“How does it feel to be back ‘in the parish’?”
“Now, tell me again, how long have you been ‘in the parish’?”
“After all your travels, are you finally getting settled ‘in the parish’?”
“Now that you are back ‘in the parish’, what are the goals you’d like to accomplish for the remainder of your time there?”
These questions are more or less representative of the sorts of queries I’ve fielded over the past five weeks. The themes of the questions are good ones to ponder. After so much time away, how does it feel to return to the daily duties of pastoral work? What’s it like to leave a group of people and then return to them after a period of time? What changes have occurred? In them? In me? How does the amount of time invested in this relationship of parish and priest yield something fruitful — for both parties individually and collectively? How does the relationship move forward toward a future together that’s not simply a recapitulation/revisitation of the past (the death-dealing boredom of “more of the same”)?
And yet, even though I’ve used the phrase “in the parish” myself through the years, lately I’ve found I’m increasingly uncomfortable with it. The phrase is a quaint euphemism reminiscent of our Anglican heritage — where “the parish” was a geographical area with definitive boundaries, within which a church building (with its dutiful vicar, of course!) was situated for the benefit of all residents in the lands surrounding it. Thus to be “in the parish” was like saying, “I live in Wauwatosa, Wisconsin.” One could, quite literally find the parish on the map.
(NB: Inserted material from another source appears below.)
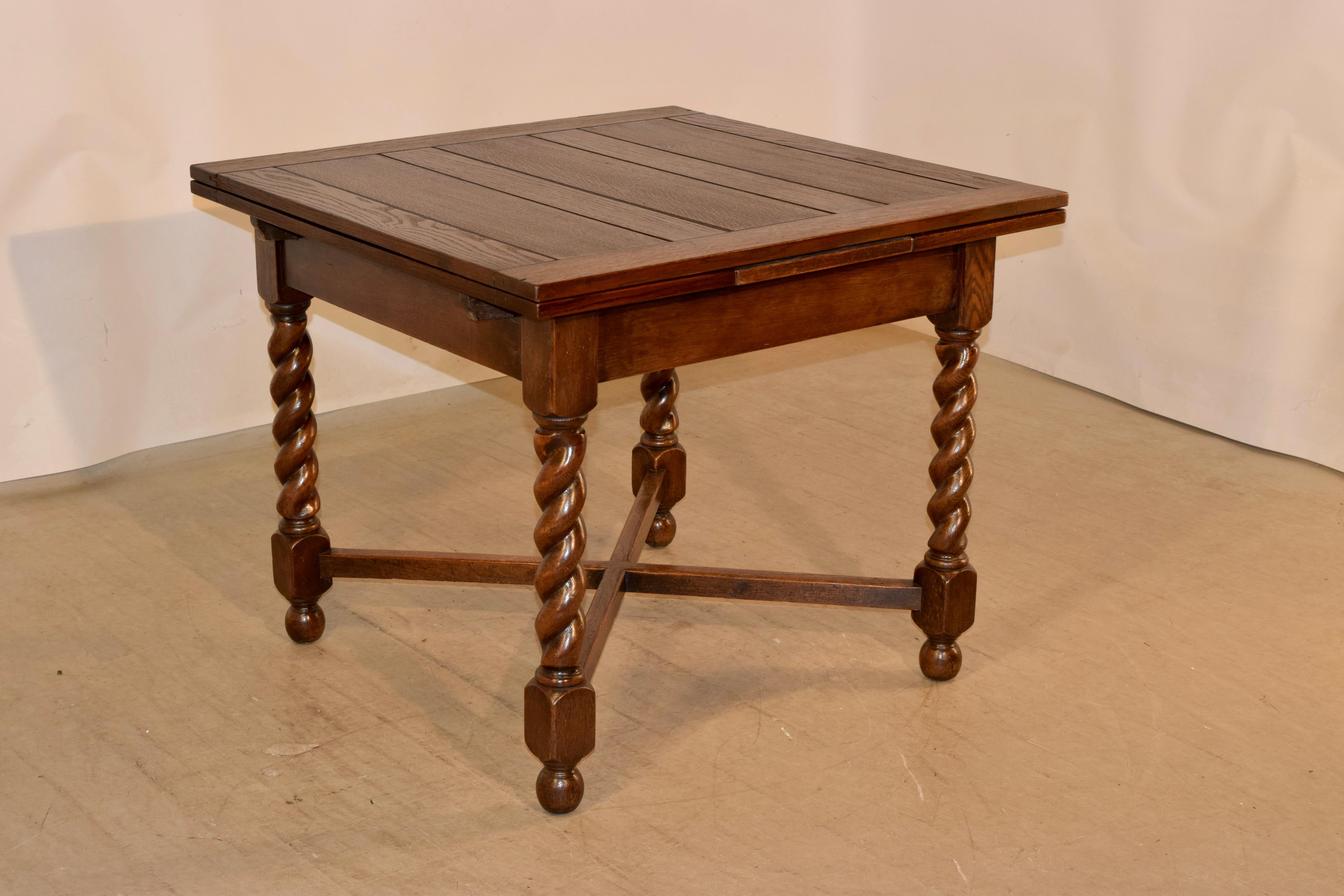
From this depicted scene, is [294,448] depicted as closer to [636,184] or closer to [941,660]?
[636,184]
While the church building for Trinity Episcopal Church can certainly be located on the map, my presence in that building six days a week does not constitute being “in the parish”. In fact, most of the real “action” in parishioners’ lives takes place outside the building. Their lives are mostly invisible to me (and their fellow parishioners) with the exception of brief interactions every few days after a liturgy or at a committee meeting here and there — and greatly depends upon what they are willing to share of their lives. Further, people who are part of the parish church called Trinity, Wauwatosa, don’t just live in Wauwatosa. They reside all over the Milwaukee metro area. Well over 50% of this congregation lives outside the city in which the Trinity Church building is situated.
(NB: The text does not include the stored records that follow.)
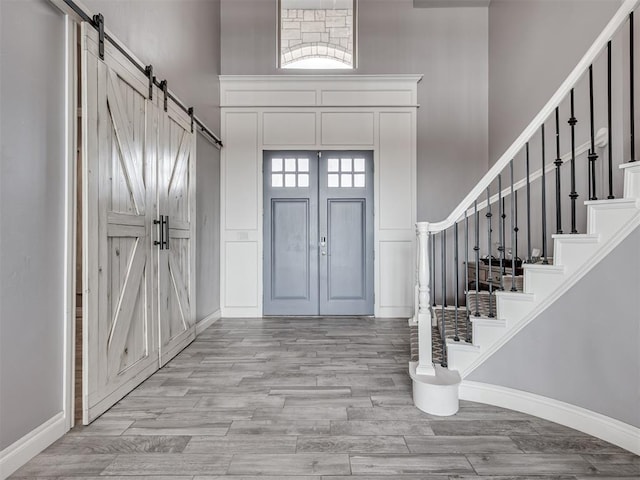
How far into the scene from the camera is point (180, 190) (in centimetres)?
353

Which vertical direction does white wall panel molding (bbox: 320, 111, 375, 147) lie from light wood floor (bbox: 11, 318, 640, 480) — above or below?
above

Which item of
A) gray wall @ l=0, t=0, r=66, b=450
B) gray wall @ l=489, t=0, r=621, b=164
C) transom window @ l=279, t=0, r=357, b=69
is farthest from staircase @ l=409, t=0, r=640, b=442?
transom window @ l=279, t=0, r=357, b=69

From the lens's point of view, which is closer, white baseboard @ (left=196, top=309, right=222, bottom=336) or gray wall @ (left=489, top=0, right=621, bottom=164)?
gray wall @ (left=489, top=0, right=621, bottom=164)

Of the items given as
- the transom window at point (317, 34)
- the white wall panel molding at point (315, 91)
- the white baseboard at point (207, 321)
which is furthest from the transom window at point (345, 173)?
the white baseboard at point (207, 321)

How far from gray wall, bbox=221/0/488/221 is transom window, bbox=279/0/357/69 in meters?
0.22

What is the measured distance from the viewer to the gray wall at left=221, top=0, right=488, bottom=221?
5141 millimetres

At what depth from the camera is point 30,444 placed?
1.74 m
I recognize I’m being nit-picky. Beyond such persnicketiness though, I think I’m simply becoming resistant to the notion that “the parish” is an entity that exists outside of/beyond the people and relationships that comprise it. “The parish” as a group of people has changed over the course of the time I’ve been here, and will continue to change, even if we’re not altogether aware of the change occurring. “The parish” isn’t solid (like some would say bricks and mortar or territory are), rather a parish church is the fluid chaos of people, brooded over by the creative force of God’s Holy Wind, the Spirit.
I will allow that the phrase, “in the parish” could be shorthand for this chaos of humanity. Parish life isn’t about programs, protocols, organizations and activities. Parish life, for me, is about knowing and relating to people’s stories and how those stories are woven together in the story of the Gospel and embodied as a community of the faithful. If that’s what some of those questions are asking, then I can say without reservation, “It feels GREAT to be back ‘in the parish’!”
Years ago, when I interviewed with the Vestry and other parish leaders of Trinity, Wauwatosa, I recall saying something like, “I don’t want a parish to ‘work on’, I want to ‘work with’ folks who want to grow in their love and service of the Lord.” This is still a calling for me. I am grateful to be “among” this parish of people who daily surprise me with their laughter, their generous hearts and the ways they continue to cultivate my growth into this vocation of priesthood.